*** Opening of Given text ***

A body was prepared, a body of flesh and blood, a body of human
flesh and blood, yet without sin. Why was a body prepared? Because he had to come to justify
human beings as a human being. He had to come with human blood.
What was the price of sin? The soul that sins, it shall
die, it shall die. And where is the life of the
being? The life is in the blood. And he, united with his people,
like as I often tell our folks, the husband, in old law, used
to bear full legal responsibility for the deeds of his wife. In
that perfect picture, the husband, Christ, The church's husband
took full legal responsibility, and where the law demanded their
death, he, as the infinite substitute, stood in their place and came
to die. That's why he came. He came that
in a body he might die. He came that in a body his lifeblood,
his innocent, perfect lifeblood, the life is in the blood that
it might be poured out unto death on the cross where he bore that
curse that curse that cursed is everyone that hangs on a tree
but Christ has redeemed us from the curse of the law by being
made a curse for us hanging on that tree and pouring out his
blood for us that human yet sinless person that human yet sinless
person who was made sin that his people might be made the
righteousness of God in him that human person in whom a few verses
earlier in chapter 2 of Colossians in verse 9 we're told in him
The man, Christ Jesus, in him dwelleth all the fullness of
the Godhead bodily. And he was shown he did no sin.
He lived perfectly. Why did he live perfectly? To
show us that he was the Passover substitute, as they used to examine
the Passover lamb for 14 days before the Passover, to check
that it was a lamb without blemish and without spot, that it was
perfect. That's why he lived under the
law. Could the law find anything wrong with him? No. Who accuses
me of sin? Nobody could bring any accusation. And being perfect, He was made
sin, made the sin of his people. And being made the sin of his
people, why do all of the Psalms, you know you read through the
Psalms, and yes they're the experience of David, and yes they're the
experience of individual believers. but they're also the experience
of Christ. My sins have overwhelmed me. Who's speaking there? Christ
is speaking there when he was made. Did he ever commit sin?
Never. But he was made the sin of his
people. Why was he made the sin of his
people? That he might bear it and that he might satisfy the
law in his death for it. Why? That his people might be
made the righteousness of God in him. he drained the cup of
the wrath of God for his people so that his people might be made
that righteousness of God in him and truly when he died his
people in union with him died in him and so Paul says here
what is A shocking statement to start with. You read this,
you are dead. You think, no I'm not. Yes, you
are in Christ. If you're in Christ, you are
dead. You are crucified with Christ. As we read this morning,
Galatians 2.21, I am crucified with Christ. Nevertheless, I
live in this flesh, yet not I, but Christ lives in me. Legally,
before God's law, we're dead. Legally, before God's law, we've
been killed. We're dead to sin and its legal
demands. Just as when in this country
we used to have execution for capital offences, when the law
had executed a criminal, there was no more it could say to him.

*** Close of Given text ***
*** Opening of Provided material ***

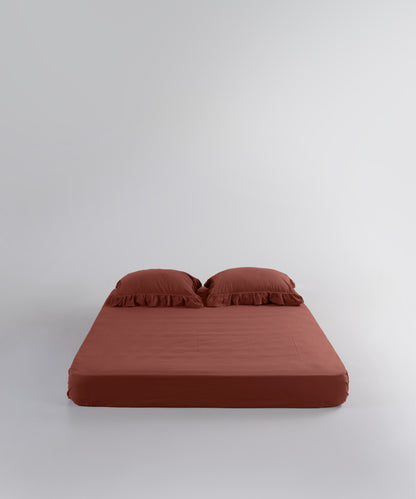 Stonewash 100% Soft Cotton Exclusive Fitted Sheet Set Cinnamon Stick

*** Close of Provided material ***

* [Task goal] According to the sermon text, for how many days was the Passover lamb examined before the Passover? Answer using only the sermon text.

* [Reply] It was examined for 14 days.